- **WHAT THE TASK REQUIRES**: Only lines with the string "moves" are wanted. Pull them out of the data.

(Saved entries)
######

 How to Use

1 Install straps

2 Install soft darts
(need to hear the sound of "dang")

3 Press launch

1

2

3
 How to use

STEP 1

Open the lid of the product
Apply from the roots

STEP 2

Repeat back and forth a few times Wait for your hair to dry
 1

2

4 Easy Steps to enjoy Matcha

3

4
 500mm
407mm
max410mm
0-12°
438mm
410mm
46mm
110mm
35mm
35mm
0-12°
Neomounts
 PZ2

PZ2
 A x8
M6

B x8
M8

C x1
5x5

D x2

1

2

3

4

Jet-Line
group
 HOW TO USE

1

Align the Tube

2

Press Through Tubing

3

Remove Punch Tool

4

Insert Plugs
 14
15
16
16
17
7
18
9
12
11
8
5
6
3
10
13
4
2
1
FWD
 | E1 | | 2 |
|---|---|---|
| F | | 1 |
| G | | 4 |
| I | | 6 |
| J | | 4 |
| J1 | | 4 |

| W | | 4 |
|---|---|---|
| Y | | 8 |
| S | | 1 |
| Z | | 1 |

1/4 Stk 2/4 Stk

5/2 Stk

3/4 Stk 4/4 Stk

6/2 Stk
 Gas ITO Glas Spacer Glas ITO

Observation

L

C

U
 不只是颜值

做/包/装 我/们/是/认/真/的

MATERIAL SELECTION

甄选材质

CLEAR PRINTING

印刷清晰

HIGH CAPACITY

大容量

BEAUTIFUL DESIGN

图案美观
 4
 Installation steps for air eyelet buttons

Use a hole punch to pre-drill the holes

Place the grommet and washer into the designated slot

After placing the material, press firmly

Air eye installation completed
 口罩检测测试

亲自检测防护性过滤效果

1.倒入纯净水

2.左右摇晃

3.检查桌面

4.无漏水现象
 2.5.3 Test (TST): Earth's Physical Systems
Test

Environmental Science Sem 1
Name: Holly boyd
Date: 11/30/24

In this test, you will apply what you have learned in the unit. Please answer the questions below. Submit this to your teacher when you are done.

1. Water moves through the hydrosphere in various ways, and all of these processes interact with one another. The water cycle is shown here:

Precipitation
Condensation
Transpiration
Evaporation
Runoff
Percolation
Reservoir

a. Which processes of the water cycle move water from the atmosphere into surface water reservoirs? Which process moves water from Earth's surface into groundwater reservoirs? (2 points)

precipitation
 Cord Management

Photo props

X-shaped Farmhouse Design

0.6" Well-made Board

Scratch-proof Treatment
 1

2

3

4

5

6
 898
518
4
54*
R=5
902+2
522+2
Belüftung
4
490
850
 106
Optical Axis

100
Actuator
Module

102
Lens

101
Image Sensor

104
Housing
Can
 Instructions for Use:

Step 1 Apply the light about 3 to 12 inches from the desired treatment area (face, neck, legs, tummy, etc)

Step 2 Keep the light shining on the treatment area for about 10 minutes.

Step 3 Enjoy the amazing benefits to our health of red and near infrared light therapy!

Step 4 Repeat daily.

######

- **SOLUTION FOR THIS PROBLEM**:
1. Water moves through the hydrosphere in various ways, and all of these processes interact with one another. The water cycle is shown here:
a. Which processes of the water cycle move water from the atmosphere into surface water reservoirs? Which process moves water from Earth's surface into groundwater reservoirs? (2 points)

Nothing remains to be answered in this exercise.